Passage provided:
◇ ◇ ◇ ◇
Veteran Profile: Harold J. Ripslinger
Harold J. Ripslinger was born on March 21, 1920 in Saginaw, MI to his parents Frank and Abbie Ripslinger. Harold was a graduate of St. Andrews High School in Saginaw and like most young men of his generation enlisted in the US Military after the outbreak of World War II.
In March of 1943, Technical Sergeant Ripslinger was stationed at an Army airfield near Benghazi, Libya where he joined a rookie crew for the B-24D Liberator named “Lady Be Good”.
On April 4, 1943 “Lady Be Good” headed for a bombing mission to Naples, Italy. High winds; a sand storm; radio problems at the airfield; trouble with the planes automatic direction finder; and darkness resulted in the “Lady Be Good” to being totally lost. At about 2am and out of gas the crew bailed out of the “Lady Be Good” hundreds of miles southeast of their airfield into the Sahara Desert.
Ripslinger and crewmate Robert Toner kept diaries of their fight for survival in the desert. Eight days after the crash Toner made a final diary entry; the crew had lost their battle with the desert
In May 1958 a British Petroleum exploration group flying over the area spotted the “Lady Be Good”. About a year later a US recovery team was sent to the crash site. Within a few months all but one of the crews remains were found and Ripslinger was shipped back to Saginaw and is now interred in St. Andrews Cemetery.
Historical Society of Michigan Chronicle Magazine Vol. 41, No. 1 (Author Timothy Lusch).
◇ ◇ ◇ ◇
Apply what you read:
• A. Answer the following questions using the Ripslinger profile.
(i) Where was Ripslinger stationed in March 1943?
(ii) What was the destination of the bombing mission on April 4, 1943?
(iii) Who spotted the "Lady Be Good" in May 1958?
• B. Indicate whether each statement agrees with the Ripslinger profile, and support each answer with the deciding words quoted from it.
(i) Ripslinger graduated from a high school in Saginaw.
(ii) The crew bailed out northwest of their airfield.
(iii) The remains of every crew member were recovered.
• C. Transcribe the portion of the Ripslinger profile that opens with the words containing "Ripslinger and crewmate" and closes with "St. Andrews Cemetery.".

(Stored data)
◇ ◇ ◇ ◇
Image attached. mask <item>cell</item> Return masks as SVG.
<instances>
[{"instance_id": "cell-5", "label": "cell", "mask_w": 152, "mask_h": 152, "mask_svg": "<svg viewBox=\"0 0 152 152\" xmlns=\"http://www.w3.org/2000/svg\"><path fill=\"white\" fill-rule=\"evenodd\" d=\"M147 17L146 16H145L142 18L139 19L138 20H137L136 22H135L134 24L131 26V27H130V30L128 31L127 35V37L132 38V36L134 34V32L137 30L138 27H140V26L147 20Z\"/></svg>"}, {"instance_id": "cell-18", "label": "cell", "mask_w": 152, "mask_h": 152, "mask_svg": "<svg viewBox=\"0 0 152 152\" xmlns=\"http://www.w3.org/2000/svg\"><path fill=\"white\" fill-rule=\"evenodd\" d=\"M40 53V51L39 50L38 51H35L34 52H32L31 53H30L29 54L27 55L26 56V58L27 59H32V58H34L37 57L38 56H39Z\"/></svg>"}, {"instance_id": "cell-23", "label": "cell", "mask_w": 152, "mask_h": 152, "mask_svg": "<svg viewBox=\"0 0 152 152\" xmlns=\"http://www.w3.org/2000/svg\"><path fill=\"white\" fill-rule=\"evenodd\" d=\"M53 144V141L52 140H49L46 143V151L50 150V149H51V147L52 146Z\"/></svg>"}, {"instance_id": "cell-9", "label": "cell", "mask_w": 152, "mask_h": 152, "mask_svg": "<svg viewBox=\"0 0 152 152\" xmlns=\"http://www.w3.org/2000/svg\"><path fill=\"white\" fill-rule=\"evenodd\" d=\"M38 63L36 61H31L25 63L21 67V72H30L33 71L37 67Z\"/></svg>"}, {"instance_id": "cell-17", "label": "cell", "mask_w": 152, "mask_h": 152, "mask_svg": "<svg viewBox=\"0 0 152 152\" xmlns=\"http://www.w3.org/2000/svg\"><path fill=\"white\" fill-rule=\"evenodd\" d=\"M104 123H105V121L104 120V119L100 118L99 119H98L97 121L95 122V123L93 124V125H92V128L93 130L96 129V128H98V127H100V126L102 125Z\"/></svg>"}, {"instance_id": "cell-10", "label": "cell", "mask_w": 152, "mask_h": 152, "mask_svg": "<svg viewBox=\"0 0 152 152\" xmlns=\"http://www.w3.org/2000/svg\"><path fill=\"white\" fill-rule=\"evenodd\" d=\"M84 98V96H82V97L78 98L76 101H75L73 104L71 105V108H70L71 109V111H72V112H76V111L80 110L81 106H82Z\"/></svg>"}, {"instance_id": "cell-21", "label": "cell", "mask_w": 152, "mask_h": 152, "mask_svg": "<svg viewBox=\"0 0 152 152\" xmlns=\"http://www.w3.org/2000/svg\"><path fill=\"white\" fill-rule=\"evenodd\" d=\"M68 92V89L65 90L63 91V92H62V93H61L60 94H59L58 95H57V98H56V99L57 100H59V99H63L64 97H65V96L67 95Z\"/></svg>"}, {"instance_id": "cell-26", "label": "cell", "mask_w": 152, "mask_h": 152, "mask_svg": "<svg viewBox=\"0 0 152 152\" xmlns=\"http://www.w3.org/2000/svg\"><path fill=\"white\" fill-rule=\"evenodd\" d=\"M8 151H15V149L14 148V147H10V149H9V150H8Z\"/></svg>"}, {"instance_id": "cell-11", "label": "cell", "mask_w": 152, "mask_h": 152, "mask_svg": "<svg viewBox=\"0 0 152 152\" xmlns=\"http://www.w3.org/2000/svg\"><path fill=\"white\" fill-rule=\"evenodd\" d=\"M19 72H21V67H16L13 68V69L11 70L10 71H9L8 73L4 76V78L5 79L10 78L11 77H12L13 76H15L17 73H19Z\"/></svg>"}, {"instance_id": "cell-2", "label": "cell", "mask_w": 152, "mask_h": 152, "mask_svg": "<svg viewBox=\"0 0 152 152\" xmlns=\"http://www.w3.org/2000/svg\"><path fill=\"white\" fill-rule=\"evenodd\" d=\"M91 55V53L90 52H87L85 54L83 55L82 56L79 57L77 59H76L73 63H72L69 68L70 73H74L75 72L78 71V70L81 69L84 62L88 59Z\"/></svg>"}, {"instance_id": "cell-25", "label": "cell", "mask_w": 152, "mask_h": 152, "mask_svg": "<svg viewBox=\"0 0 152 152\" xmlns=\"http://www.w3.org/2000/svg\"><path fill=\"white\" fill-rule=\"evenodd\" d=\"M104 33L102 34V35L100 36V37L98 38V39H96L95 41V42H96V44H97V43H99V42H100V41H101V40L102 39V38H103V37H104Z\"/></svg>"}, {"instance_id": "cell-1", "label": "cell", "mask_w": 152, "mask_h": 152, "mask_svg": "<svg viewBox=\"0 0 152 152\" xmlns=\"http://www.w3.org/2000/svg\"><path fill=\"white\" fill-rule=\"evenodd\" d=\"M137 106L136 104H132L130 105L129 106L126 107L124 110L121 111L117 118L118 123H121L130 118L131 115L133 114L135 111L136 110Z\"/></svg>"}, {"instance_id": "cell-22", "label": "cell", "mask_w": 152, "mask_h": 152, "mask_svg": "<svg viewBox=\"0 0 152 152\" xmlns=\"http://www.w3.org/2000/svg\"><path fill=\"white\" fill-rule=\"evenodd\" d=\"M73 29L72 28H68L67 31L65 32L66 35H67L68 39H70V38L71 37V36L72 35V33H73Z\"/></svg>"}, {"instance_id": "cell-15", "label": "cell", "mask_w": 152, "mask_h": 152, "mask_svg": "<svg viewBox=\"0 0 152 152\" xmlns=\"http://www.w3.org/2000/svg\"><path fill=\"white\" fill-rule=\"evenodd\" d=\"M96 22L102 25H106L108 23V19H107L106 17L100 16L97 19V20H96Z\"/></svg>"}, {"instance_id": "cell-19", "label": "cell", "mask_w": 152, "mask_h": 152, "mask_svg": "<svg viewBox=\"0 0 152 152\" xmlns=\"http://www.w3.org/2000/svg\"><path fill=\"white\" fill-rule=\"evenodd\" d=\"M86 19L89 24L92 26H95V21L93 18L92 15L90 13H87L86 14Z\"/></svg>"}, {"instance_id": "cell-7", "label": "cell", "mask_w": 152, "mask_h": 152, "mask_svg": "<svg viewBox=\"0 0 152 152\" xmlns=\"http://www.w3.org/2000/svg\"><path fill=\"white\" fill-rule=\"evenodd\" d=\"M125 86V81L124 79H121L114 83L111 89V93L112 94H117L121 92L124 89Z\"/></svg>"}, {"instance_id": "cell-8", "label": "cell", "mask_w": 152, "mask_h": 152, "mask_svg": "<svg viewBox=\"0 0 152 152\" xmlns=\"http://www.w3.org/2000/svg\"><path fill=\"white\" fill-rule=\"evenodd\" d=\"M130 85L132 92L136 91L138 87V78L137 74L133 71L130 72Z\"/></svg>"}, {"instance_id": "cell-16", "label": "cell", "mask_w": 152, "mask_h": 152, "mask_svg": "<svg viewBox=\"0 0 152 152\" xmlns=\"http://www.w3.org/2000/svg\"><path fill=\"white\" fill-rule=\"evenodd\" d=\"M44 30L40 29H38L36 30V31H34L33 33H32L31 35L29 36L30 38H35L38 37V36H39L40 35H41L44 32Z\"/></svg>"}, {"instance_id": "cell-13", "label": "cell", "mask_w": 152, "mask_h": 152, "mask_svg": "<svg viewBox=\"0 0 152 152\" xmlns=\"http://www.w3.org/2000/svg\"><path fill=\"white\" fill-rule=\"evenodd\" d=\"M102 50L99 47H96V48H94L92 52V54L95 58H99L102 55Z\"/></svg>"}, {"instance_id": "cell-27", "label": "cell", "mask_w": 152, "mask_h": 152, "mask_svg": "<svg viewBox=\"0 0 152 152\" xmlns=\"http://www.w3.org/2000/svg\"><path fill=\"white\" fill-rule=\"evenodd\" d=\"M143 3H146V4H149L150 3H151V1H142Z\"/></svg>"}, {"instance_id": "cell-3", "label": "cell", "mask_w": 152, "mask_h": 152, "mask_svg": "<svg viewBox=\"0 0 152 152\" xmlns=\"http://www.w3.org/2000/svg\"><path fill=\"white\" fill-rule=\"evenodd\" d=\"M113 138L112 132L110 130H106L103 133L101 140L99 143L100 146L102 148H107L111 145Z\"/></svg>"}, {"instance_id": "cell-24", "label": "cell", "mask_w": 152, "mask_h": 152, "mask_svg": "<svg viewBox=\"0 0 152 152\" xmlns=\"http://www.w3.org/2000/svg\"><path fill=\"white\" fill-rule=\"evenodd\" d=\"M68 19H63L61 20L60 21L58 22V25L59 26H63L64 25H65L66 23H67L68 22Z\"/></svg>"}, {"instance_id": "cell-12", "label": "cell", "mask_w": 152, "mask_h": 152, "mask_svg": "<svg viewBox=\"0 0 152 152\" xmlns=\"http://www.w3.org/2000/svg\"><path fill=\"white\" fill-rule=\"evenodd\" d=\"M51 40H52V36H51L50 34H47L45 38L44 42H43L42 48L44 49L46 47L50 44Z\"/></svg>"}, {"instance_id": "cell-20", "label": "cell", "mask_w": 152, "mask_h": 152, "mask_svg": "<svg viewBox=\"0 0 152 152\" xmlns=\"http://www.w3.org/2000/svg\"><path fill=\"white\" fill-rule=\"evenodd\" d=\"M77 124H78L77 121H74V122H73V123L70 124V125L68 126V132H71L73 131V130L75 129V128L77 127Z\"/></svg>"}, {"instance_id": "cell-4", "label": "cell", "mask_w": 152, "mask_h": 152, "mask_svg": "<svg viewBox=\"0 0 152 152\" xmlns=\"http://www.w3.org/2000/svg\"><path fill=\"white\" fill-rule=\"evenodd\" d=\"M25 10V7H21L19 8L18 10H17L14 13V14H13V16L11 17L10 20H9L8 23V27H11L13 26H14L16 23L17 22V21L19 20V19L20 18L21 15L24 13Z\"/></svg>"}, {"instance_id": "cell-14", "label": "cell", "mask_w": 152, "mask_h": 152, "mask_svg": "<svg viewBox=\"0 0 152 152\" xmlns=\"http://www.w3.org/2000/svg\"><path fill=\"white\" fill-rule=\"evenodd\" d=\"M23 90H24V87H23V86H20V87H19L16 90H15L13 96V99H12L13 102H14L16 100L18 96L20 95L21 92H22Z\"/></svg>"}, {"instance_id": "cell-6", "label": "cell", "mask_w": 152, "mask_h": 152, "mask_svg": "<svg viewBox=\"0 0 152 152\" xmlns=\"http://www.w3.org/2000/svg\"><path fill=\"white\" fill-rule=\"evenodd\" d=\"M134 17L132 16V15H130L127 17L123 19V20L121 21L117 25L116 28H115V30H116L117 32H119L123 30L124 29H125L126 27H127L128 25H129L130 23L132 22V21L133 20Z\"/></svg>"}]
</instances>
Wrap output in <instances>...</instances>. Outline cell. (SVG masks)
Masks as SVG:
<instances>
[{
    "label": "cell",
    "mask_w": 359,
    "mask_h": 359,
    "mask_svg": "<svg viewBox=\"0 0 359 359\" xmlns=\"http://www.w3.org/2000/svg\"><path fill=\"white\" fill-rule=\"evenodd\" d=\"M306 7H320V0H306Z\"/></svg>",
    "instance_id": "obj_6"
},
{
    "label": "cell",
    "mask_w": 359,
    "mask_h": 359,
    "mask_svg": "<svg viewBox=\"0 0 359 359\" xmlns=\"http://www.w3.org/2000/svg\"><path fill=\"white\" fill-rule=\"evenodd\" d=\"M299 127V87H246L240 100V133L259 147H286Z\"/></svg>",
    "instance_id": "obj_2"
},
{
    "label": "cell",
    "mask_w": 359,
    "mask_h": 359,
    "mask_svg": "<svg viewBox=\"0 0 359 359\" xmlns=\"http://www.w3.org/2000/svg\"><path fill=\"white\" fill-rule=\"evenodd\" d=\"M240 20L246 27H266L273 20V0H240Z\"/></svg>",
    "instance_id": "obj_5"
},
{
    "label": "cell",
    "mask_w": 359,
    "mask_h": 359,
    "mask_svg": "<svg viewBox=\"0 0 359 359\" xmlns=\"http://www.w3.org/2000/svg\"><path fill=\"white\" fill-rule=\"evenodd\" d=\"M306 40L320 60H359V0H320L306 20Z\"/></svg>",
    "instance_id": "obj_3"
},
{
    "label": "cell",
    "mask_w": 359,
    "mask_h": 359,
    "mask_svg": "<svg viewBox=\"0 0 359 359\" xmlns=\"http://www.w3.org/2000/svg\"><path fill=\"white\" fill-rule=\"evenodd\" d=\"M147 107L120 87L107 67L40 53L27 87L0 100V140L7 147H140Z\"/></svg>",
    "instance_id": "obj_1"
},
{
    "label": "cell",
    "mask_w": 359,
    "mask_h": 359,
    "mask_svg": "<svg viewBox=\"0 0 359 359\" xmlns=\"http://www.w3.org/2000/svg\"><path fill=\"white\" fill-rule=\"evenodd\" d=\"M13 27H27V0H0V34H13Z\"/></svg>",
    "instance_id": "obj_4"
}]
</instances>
◇ ◇ ◇ ◇
Responses:
• A.
(i) At an Army airfield near Benghazi, Libya.
(ii) Naples, Italy.
(iii) A British Petroleum exploration group flying over the area.

• B.
(i) Yes: "Harold was a graduate of St. Andrews High School in Saginaw"
(ii) No: "hundreds of miles southeast of their airfield"
(iii) No: "all but one of the crews remains were found"

• C.
Ripslinger and crewmate Robert Toner kept diaries of their fight for survival in the desert. Eight days after the crash Toner made a final diary entry; the crew had lost their battle with the desert
In May 1958 a British Petroleum exploration group flying over the area spotted the “Lady Be Good”. About a year later a US recovery team was sent to the crash site. Within a few months all but one of the crews remains were found and Ripslinger was shipped back to Saginaw and is now interred in St. Andrews Cemetery.